“I can cope at the moment. With that help, I can cope.”
Gwen, 88, lives alone in the small house she bought after her husband died. Living there allows Gwen to maintain her independence, something she cherishes.
“I can do what I want, when I want,” Gwen says.
Living in her own home also means that Gwen can continue to enjoy her garden, and the companionship of her beloved dog, Sasha.
Although Gwen loves living independently, multiple health conditions mean that she is confined to her home, and everyday household tasks are “almost impossible”. Care Forward has worked with Gwen to help her reach the right balance of respite and home support she needs to be able to live well at home.

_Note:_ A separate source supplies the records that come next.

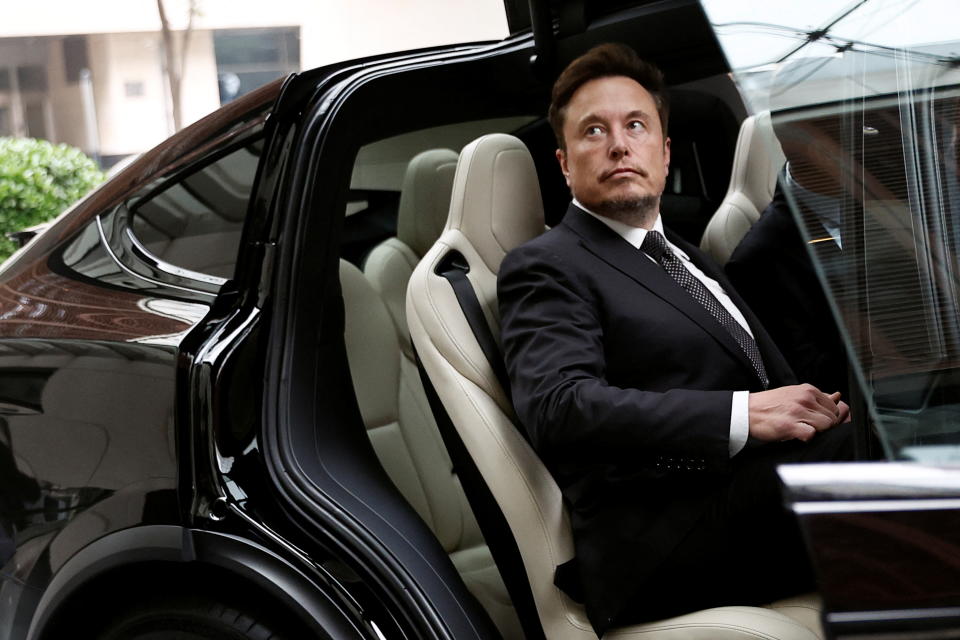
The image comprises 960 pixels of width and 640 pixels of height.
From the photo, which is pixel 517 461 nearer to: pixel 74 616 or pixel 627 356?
pixel 627 356

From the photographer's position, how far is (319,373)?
195 cm

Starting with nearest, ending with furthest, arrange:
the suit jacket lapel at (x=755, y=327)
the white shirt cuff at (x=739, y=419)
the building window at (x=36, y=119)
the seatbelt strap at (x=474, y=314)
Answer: the white shirt cuff at (x=739, y=419), the seatbelt strap at (x=474, y=314), the suit jacket lapel at (x=755, y=327), the building window at (x=36, y=119)

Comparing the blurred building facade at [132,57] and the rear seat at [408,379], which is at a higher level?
the blurred building facade at [132,57]

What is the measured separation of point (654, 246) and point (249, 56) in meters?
8.01

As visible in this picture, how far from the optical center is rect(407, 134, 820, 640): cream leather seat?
1709 mm

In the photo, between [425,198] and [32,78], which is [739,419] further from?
[32,78]

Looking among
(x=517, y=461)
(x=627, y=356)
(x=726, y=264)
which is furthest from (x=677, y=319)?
(x=726, y=264)

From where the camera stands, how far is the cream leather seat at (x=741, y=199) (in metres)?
2.43

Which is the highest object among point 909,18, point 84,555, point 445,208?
point 909,18

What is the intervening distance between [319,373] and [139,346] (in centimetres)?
31

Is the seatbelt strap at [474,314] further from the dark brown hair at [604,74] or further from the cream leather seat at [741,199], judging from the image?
the cream leather seat at [741,199]

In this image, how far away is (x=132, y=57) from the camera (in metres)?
9.37

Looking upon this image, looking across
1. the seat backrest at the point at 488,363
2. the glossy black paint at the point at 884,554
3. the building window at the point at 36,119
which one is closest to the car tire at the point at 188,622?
the seat backrest at the point at 488,363

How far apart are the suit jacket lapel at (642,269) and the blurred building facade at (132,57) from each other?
24.8 ft
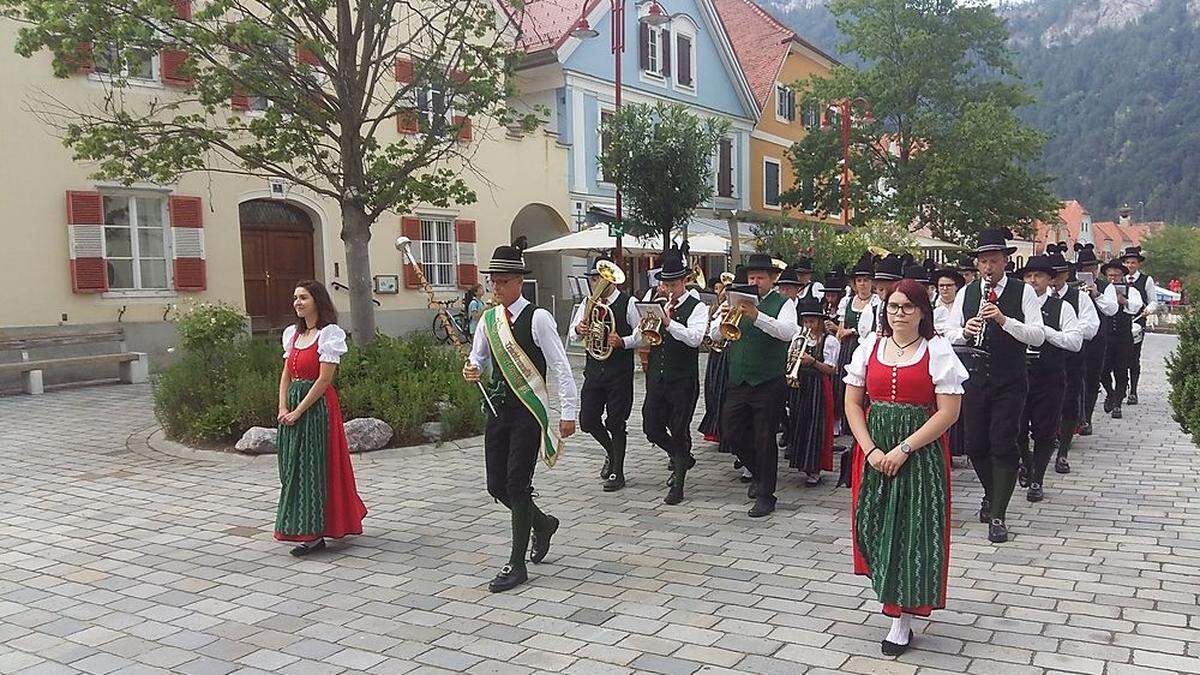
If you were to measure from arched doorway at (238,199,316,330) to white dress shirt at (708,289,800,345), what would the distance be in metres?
13.4

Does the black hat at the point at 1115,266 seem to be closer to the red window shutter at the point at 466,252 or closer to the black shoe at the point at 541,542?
the black shoe at the point at 541,542

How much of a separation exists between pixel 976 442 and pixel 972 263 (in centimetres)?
323

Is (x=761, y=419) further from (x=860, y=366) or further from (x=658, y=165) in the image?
(x=658, y=165)

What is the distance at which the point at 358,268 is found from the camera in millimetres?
11562

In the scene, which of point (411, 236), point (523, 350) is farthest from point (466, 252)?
point (523, 350)

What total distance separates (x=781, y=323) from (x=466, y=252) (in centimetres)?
1537

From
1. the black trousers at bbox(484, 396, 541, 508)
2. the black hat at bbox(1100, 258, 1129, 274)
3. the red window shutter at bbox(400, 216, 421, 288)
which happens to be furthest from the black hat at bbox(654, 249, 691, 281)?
the red window shutter at bbox(400, 216, 421, 288)

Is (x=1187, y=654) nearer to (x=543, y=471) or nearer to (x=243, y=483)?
(x=543, y=471)

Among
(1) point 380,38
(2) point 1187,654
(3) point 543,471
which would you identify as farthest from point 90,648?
(1) point 380,38

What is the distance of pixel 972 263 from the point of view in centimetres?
923

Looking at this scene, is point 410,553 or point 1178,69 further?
point 1178,69

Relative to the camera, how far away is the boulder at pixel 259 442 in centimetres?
927

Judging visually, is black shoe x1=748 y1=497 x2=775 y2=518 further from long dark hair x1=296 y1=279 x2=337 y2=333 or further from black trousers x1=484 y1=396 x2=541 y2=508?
long dark hair x1=296 y1=279 x2=337 y2=333

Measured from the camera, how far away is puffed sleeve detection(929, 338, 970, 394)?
440cm
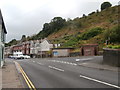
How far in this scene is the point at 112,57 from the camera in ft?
61.1

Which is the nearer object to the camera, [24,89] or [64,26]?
[24,89]

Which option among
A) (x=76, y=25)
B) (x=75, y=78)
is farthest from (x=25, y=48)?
(x=75, y=78)

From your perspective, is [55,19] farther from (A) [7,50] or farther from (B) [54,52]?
(B) [54,52]

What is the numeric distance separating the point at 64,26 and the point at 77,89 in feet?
406

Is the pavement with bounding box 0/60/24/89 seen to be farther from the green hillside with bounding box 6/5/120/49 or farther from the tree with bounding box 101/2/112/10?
the tree with bounding box 101/2/112/10

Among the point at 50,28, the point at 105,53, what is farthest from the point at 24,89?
the point at 50,28

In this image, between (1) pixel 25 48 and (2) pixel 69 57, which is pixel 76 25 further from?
(2) pixel 69 57

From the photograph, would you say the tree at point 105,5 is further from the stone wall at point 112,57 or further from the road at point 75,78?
the road at point 75,78

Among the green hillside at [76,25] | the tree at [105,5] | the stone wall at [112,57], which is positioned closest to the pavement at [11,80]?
the stone wall at [112,57]

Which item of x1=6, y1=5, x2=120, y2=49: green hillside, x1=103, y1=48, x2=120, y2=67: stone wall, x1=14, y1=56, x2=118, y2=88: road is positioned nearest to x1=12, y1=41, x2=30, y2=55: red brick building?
x1=6, y1=5, x2=120, y2=49: green hillside

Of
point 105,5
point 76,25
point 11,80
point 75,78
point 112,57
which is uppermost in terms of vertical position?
point 105,5

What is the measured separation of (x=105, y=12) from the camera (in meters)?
123

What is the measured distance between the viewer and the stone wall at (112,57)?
17.7 m

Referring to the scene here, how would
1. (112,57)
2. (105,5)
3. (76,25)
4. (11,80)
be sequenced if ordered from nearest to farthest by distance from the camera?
(11,80), (112,57), (76,25), (105,5)
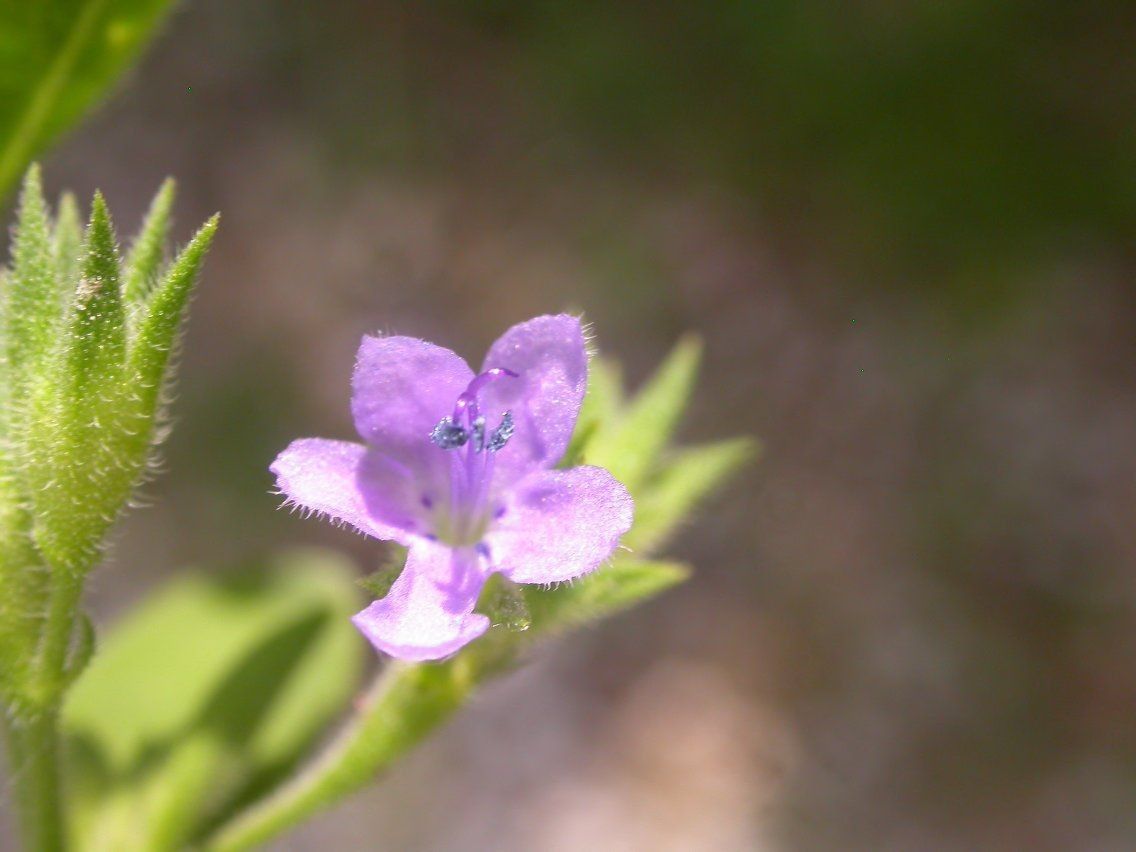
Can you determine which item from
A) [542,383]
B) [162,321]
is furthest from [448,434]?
[162,321]

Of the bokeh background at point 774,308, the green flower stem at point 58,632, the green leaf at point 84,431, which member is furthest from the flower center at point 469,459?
the bokeh background at point 774,308

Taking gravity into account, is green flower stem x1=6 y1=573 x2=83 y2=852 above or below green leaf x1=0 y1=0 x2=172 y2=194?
below

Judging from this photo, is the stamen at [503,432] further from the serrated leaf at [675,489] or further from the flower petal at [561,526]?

On first meeting Gwen, I found her looking very frail, unsteady upon her feet and frightened about the future. She had just returned from hospital after being in a diabetic coma. Her biggest wish was to stay living in her own home, but she knew she needed help. We implemented strategies actively involving Gwen to prioritise and make decisions about her care. My main aim was to keep Gwen healthy and out of hospital, empowering her with support and strategies to promote her health and wellbeing. Priscilla, Care Coordinator
Gwen’s Level Two Home Care Package includes strategies that recognise Gwen’s needs while promoting her independence and quality of life. For example, while Gwen is able to bring her washing in from the clothes line, the person who provides regular domestic assistance hangs it out for her. Gwen’s care coordinator, Priscilla, said that Gwen was “finding social isolation quite confronting”. So she organised an iPad for Gwen and now finds her “playing Scrabble against four different opponents at once”.
Likewise, Gwen’s exercise physiologist devised an exercise program for her that acknowledges what matters to Gwen and builds on her abilities.
During my initial visit I asked Gwen what she felt were her main concerns and what she’d like to achieve from our sessions. She stated that she was very frustrated with her breathing and that she just wanted to be able to “continue walking her dog around the garden”. From this assessment I developed an exercise program for Gwen to work on at home. I’ve continued to work with her and during my most recent visit she stated that she was able to complete three laps of the garden and she was doing this daily. She also felt that she could do more and that overall she had better mobility than previously. Matt, Exercise Physiologist
While living independently is important to Gwen, two weeks of respite at a local residential care home every three months gives her the best of both worlds.
When asked how she would be managing at home without these supports, Gwen says, “I’d hate to think of the mess I’d be living in, because I couldn’t cope with it… But I can cope at the moment. With that help, I can cope.”